PW Talks With Kurt Andersen

by Louisa Ermelino -- Publishers Weekly, 1/8/2007

Journalist/radio personality Kurt Andersen takes on the 19th century in an old-fashioned historical novel, Heyday (reviewed on p. 31).

You're known for your contemporaneousness. What made you write a book about America in the 1840s?

The first germ of the idea was two amazing events that happened in 1848: the revolution in Paris on February 27 and the discovery of gold in California on January 24. The proximity of these events struck me as an interesting coincidence and the more I read about the era, the more obsessed I became. So much seemed resonant: the commune stuff reminded me of the late '60s, and our first elective foreign war with Mexico made me think, here we are in Iraq, another elective war 160 years later. It all seemed so connected to the way we live now.

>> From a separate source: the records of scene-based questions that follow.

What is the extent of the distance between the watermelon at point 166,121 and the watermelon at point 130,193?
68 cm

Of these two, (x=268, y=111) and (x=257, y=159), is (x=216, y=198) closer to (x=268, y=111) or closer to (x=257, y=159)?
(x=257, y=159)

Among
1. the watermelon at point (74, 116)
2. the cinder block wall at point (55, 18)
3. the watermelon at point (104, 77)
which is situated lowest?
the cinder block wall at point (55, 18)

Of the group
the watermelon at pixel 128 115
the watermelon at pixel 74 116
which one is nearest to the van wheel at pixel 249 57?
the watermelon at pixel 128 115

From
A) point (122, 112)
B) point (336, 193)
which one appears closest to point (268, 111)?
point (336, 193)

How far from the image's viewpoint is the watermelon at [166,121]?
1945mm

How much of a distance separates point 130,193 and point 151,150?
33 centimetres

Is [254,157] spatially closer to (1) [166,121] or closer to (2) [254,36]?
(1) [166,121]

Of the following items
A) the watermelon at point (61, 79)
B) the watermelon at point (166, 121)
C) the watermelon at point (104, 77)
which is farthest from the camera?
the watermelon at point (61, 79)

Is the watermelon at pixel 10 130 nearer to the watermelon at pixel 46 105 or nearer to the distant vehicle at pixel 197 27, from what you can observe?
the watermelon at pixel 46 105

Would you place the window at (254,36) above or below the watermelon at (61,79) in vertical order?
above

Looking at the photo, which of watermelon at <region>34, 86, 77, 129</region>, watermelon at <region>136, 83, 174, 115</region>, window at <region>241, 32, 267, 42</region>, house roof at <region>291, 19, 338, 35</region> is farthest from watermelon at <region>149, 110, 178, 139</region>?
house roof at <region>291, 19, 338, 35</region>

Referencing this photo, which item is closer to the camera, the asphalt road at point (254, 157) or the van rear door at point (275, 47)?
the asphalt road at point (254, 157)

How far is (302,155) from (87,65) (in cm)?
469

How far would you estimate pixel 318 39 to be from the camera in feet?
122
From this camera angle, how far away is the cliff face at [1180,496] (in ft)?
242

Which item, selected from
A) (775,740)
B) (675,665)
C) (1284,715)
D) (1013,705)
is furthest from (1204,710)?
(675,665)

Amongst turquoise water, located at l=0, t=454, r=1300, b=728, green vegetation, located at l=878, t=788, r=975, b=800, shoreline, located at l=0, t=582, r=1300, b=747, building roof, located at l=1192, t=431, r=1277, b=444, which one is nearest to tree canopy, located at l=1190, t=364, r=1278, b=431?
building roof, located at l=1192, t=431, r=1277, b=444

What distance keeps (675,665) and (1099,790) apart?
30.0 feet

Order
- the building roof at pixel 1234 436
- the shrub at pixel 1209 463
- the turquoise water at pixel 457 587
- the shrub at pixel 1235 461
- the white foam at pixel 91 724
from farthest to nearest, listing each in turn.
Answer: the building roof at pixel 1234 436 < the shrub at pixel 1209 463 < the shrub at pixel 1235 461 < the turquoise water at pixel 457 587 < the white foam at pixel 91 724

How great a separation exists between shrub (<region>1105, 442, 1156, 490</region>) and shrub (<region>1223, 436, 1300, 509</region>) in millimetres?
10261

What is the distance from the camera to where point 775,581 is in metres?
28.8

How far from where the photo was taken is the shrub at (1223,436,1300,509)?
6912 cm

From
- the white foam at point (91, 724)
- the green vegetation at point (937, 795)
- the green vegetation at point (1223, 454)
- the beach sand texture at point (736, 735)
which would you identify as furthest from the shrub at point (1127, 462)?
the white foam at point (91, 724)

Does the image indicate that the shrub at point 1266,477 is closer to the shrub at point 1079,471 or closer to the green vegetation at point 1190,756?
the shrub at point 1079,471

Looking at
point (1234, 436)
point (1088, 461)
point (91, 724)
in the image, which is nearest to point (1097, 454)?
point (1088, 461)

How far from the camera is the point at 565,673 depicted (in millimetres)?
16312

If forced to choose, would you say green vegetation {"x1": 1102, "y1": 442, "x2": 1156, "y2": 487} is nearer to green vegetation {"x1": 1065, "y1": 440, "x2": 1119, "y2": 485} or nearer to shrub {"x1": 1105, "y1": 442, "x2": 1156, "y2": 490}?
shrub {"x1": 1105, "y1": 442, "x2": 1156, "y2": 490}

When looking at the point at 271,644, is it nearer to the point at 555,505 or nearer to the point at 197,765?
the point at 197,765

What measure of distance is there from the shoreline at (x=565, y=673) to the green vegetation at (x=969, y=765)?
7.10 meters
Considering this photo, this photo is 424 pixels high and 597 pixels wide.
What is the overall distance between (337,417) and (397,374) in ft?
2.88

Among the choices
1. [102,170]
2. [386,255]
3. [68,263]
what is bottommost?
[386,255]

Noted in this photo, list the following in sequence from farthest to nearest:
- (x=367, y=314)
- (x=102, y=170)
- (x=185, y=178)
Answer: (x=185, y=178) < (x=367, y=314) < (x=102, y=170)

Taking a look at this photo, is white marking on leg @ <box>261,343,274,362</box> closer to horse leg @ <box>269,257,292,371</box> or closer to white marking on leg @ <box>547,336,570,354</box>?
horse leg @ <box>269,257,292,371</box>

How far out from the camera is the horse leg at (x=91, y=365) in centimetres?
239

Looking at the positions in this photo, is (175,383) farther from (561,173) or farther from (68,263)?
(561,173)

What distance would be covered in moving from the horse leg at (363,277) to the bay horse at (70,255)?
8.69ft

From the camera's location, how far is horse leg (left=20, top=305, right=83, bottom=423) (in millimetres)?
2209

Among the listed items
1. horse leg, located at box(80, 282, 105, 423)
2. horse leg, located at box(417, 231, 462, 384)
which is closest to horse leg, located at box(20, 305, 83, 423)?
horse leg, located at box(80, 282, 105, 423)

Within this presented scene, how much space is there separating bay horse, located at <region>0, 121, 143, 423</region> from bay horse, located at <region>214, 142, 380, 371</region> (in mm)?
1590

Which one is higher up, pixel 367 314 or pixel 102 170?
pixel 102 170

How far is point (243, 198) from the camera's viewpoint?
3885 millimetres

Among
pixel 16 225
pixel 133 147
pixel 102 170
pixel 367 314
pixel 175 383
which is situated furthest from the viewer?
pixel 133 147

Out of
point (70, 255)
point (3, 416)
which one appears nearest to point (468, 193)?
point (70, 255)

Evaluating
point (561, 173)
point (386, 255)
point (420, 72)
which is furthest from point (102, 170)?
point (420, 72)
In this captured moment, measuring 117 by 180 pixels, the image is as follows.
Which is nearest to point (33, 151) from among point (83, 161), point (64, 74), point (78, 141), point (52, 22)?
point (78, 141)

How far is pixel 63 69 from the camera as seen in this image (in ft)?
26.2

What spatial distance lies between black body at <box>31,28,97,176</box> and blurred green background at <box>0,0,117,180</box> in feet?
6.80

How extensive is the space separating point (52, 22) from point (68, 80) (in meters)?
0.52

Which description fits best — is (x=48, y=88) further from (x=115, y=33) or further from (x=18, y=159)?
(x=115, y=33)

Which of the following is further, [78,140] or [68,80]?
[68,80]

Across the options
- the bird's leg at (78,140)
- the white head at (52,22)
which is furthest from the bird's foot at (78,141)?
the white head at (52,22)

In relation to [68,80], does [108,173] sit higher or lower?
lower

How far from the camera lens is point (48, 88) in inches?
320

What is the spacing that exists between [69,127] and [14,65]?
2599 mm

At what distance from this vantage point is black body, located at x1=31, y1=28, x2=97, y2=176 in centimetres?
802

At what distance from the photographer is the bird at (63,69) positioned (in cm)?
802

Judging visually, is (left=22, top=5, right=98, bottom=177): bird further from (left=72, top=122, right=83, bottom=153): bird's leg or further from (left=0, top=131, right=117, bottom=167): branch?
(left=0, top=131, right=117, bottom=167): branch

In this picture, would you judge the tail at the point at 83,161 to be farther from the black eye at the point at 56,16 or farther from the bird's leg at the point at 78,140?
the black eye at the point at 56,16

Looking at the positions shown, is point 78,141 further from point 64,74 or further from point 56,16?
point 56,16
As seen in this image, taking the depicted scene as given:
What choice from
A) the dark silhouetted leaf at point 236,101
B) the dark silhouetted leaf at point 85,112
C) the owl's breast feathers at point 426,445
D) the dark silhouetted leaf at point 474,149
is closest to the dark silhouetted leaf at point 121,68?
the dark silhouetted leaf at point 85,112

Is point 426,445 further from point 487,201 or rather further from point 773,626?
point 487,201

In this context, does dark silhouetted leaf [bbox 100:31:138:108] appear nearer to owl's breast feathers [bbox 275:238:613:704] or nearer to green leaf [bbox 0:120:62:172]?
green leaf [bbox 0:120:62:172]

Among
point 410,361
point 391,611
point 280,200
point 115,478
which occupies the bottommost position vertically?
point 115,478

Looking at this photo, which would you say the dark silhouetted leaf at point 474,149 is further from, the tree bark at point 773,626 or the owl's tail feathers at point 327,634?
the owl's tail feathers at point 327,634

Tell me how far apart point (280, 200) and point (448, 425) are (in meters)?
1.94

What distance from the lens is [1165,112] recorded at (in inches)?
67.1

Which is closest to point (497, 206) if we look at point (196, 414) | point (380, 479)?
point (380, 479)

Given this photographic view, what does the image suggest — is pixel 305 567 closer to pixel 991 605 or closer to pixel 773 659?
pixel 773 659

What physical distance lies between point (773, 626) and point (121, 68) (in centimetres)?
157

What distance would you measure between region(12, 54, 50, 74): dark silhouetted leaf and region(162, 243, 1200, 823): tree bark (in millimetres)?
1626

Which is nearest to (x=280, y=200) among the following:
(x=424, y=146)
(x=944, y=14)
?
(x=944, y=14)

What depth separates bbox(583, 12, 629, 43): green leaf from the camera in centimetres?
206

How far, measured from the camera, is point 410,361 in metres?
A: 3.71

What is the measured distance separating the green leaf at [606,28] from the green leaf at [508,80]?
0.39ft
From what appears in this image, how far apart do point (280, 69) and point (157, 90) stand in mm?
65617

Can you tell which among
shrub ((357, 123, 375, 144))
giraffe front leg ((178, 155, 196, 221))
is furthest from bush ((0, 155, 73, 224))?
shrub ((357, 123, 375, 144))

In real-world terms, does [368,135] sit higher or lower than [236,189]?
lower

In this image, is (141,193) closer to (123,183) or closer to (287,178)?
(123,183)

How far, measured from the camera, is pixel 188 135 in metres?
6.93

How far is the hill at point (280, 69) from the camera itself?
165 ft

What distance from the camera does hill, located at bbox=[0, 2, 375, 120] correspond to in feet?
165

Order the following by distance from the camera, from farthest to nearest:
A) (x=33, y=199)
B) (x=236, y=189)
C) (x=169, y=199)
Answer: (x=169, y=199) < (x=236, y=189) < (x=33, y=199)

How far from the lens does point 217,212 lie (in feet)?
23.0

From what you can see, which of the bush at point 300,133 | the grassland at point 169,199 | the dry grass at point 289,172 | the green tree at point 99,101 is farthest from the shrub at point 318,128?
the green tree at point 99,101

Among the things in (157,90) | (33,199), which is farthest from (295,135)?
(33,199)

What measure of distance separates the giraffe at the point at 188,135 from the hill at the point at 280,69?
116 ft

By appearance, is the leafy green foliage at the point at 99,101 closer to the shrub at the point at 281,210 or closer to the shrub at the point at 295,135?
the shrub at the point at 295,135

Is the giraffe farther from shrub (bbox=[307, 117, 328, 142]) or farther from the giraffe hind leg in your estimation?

How did you research the everyday details of the time period?

I used a lot of diaries. I found them useful to get a sense of the language that was spoken. Books of the time, Dickens, Hawthorne, are written with a stylized literary formality, but reading diaries you get a sense of the vernacular in addition to learning what people ate and how they went to the bathroom

Why did you choose to incorporate famous figures like Darwin?

It was irresistible. I told Anne Godoff, who commissioned the book, that I was tempted to have real people walk on but it seems cheesy, and she said, go ahead, and I realized I loved that as a reader so I indulged myself.

How is writing fiction different for you than journalism?

Totally different. Putting sentences together is putting sentences together, but making up this universe that you're lord of is nothing like explaining what you think of intelligent design in 1,400 words. If I could only do one thing, it would be fiction. I can write journalism in the afternoon whereas I'm useless for fiction after lunch. I write fiction and then go off and do the radio stuff and/or work on a column. For me, to be all alone in my head all morning, and then have a place to go to, a water cooler, essentially, where I can hang and talk, it's a very nice balance.

Did you have one book in mind when you set out to write Heyday?

I didn't, although even though it's nothing like this one, if I had to point to one book that was tremendously influential for my sense of what historical fiction could be, it's Mark Helprin's Winter's Tale. That book did sort of change my life.